Whistleblowing and Its Role in CSRD Compliance
Whistleblowing plays an important role in ensuring the accuracy and credibility of sustainability reports under the Corporate Sustainability Reporting Directive (CSRD). When employees or other stakeholders have a secure way to report issues, it becomes easier to identify non-compliance or mistakes in reporting.
A whistleblowing mechanism supports transparency by allowing individuals to flag inaccuracies or unethical practices in the data that companies submit. This, in turn, boosts accountability, as organizations are more likely to correct errors and follow the required guidelines when they know there is a process in place for internal or external scrutiny.
Whistleblowing Software provides a GDPR-compliant whistleblowing channel that ensures secure, anonymous reporting, making it an effective tool to support CSRD compliance by helping companies maintain transparency and accountability in their sustainability reporting processes.
Whistleblowing also safeguards the integrity of the entire CSRD reporting process. By enabling early detection of issues, these mechanisms help ensure that the sustainability data reported is both accurate and reliable.
In short, whistleblowing helps maintain compliance by:
Detecting non-compliance or inaccuracies in sustainability reports.
Promoting transparency in how reports are compiled and submitted.
Supporting accountability at every level of the reporting process.
By encouraging open communication, companies reinforce the trustworthiness of their sustainability disclosures.
Conclusion
CSRD reporting is both a regulatory obligation and a strategic opportunity for companies. Compliance fosters transparency, but it also strengthens corporate accountability and long-term sustainability.

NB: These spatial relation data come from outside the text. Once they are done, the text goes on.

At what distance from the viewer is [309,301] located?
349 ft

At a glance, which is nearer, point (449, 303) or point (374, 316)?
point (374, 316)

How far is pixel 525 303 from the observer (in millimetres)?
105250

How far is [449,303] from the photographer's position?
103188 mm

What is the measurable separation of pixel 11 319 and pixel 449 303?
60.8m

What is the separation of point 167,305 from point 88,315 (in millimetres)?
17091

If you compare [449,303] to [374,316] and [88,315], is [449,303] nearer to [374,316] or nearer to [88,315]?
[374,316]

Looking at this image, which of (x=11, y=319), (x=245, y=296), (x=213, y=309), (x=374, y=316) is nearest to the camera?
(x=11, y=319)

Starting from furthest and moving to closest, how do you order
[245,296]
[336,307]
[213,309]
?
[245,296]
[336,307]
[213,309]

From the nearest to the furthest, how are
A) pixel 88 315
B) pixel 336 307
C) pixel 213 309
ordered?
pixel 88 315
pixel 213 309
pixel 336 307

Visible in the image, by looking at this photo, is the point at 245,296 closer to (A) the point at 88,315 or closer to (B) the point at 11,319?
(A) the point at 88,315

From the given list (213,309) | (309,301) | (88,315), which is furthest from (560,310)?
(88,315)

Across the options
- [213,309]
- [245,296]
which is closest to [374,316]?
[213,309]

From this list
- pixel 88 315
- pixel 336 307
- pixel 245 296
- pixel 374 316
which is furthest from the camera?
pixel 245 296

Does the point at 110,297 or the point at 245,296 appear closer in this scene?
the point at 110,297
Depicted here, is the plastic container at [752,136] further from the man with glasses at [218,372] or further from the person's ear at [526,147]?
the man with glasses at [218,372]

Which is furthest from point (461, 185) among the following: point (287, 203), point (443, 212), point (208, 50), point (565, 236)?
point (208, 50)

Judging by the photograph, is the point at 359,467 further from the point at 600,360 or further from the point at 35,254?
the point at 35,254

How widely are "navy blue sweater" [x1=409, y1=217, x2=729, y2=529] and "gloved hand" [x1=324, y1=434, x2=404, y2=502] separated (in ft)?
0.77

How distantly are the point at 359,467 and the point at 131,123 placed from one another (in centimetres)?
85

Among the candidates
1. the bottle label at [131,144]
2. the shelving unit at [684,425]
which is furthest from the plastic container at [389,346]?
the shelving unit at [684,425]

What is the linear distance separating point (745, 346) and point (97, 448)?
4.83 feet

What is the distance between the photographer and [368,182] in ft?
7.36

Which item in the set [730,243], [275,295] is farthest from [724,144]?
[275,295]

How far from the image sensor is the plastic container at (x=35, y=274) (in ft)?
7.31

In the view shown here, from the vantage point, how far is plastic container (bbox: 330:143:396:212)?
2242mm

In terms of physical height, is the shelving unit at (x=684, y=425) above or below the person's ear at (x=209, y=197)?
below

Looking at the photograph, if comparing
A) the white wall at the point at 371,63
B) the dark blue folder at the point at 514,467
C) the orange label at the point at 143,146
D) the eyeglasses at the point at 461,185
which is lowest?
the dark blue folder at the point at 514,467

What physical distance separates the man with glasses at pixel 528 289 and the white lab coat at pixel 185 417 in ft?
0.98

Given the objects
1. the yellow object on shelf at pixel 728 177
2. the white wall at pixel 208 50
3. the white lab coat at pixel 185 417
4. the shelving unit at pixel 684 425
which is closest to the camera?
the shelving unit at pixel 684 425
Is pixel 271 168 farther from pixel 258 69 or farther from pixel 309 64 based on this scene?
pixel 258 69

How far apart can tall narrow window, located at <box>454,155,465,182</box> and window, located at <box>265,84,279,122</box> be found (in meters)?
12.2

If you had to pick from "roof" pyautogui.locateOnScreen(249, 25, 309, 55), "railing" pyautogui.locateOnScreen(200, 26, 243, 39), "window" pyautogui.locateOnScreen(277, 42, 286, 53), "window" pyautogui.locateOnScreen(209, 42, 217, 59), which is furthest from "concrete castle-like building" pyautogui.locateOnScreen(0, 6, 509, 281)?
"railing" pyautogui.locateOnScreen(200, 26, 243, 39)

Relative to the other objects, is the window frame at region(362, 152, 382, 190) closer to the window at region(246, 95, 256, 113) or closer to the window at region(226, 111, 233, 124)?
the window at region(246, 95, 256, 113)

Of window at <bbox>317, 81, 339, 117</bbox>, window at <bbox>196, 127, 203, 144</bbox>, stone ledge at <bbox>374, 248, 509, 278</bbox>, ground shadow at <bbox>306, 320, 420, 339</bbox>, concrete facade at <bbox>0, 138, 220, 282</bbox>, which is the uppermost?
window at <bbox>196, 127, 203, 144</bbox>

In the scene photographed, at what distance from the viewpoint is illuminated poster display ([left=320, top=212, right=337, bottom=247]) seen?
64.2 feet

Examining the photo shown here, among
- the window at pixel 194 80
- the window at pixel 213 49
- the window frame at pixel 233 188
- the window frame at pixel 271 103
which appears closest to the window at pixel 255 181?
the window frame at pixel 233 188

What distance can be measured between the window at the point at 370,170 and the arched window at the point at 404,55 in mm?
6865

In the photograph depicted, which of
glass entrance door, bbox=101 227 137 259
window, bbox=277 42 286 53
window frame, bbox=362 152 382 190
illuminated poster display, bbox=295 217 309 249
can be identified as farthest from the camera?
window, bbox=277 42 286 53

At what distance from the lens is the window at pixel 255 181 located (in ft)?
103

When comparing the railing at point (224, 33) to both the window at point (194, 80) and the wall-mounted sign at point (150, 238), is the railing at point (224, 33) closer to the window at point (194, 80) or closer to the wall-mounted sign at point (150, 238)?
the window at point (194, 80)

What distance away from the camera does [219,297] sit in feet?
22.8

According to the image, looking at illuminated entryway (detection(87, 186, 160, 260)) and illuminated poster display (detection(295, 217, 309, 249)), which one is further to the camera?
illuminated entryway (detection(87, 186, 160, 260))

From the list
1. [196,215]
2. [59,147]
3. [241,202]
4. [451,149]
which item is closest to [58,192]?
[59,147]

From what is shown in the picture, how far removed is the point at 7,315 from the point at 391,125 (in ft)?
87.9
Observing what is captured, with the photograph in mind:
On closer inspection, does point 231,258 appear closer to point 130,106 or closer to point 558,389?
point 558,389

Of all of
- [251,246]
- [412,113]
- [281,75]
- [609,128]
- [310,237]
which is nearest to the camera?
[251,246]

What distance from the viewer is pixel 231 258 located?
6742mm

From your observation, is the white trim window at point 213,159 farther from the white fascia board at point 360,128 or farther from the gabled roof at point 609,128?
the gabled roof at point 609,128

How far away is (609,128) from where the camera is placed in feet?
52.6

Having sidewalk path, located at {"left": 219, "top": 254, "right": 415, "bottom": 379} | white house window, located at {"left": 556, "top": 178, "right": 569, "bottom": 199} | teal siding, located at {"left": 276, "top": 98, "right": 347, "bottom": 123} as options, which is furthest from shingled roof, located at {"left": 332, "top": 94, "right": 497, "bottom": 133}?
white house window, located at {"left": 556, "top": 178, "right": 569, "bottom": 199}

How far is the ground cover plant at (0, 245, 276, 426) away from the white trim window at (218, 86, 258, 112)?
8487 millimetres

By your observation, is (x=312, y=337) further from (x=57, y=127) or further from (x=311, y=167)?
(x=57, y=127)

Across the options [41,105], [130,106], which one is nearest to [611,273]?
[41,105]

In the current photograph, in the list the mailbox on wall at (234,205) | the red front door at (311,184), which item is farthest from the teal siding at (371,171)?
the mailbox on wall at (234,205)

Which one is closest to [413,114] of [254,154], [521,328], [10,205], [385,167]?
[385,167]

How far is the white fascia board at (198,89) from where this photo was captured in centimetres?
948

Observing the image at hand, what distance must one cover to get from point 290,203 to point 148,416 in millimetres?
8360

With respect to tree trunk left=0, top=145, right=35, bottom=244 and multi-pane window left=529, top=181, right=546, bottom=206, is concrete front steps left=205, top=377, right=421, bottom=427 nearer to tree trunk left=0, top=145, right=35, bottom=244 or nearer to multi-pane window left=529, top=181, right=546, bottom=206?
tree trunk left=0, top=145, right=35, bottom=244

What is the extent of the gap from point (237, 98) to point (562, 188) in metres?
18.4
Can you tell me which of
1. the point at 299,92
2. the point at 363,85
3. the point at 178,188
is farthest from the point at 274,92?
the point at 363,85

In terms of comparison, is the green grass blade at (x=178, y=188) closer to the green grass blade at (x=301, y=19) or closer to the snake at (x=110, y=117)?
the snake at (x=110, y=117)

Prioritizing the development of structured, comprehensive reporting systems will ensure smoother adaptation to these evolving requirements. With careful planning, businesses can not only meet compliance deadlines but also improve their role as responsible corporate citizens.
Whistleblowing Software is a secure platform designed to help companies meet regulatory compliance, including CSRD requirements, by offering reliable channels for anonymous reporting.
Contact us today to ensure compliance with CSRD standards using our Whistleblowing Software.
FAQ
What Is CSRD Reporting?
CSRD is an EU directive requiring companies to report on environmental, social, and governance (ESG) factors. It ensures transparency in sustainability practices for large companies and listed SMEs.
Who Should Report to CSRD?
Companies with over 250 employees, €40 million turnover, or €20 million in assets must report, as well as all listed companies (excluding listed micro-enterprises). Non-EU companies with €150 million+ in EU turnover must also comply.
Which Companies Need to Report on CSRD?
Large companies, publicly listed firms, and some SMEs that meet two of the criteria (250+ employees, €40M+ turnover, €20M+ assets) need to comply. Non-EU firms with major EU activities must report if they earn over €150 million in EU revenue.
What Is the CSRD Human Rights Reporting?
Companies must disclose their impact on human rights, including risks, actions, and outcomes, to ensure transparency and social accountability.
When Do I Need to Start CSRD Reporting?
Large entities (500+ employees): Start in 2025 for the 2024 financial year.
Other large companies: Start in 2026 for the 2025 financial year.
Listed SMEs and others: Start in 2027 (can be delayed to 2028) for the 2026 financial year.